Records from a dataset:
=======

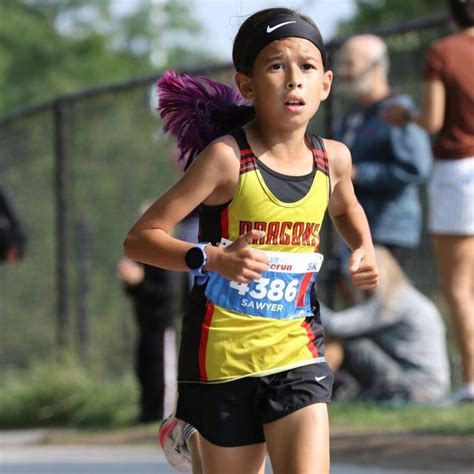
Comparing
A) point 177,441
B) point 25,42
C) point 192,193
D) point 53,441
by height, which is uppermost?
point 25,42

=======

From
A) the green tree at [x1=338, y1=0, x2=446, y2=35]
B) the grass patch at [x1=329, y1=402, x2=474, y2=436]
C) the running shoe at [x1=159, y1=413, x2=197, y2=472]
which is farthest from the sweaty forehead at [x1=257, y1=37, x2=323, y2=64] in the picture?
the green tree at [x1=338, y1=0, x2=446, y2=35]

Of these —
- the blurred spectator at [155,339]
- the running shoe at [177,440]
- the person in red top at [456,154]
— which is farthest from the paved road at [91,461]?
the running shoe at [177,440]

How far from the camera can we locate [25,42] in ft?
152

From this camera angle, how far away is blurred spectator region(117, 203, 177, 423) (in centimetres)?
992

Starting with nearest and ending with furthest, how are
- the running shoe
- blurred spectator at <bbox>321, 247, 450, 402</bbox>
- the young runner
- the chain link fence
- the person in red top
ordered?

=======

- [Short task]
State how many lines of the records above contain the string "farthest", treating uppercase and lowercase as distinct, and give only that number.

- [The output]
2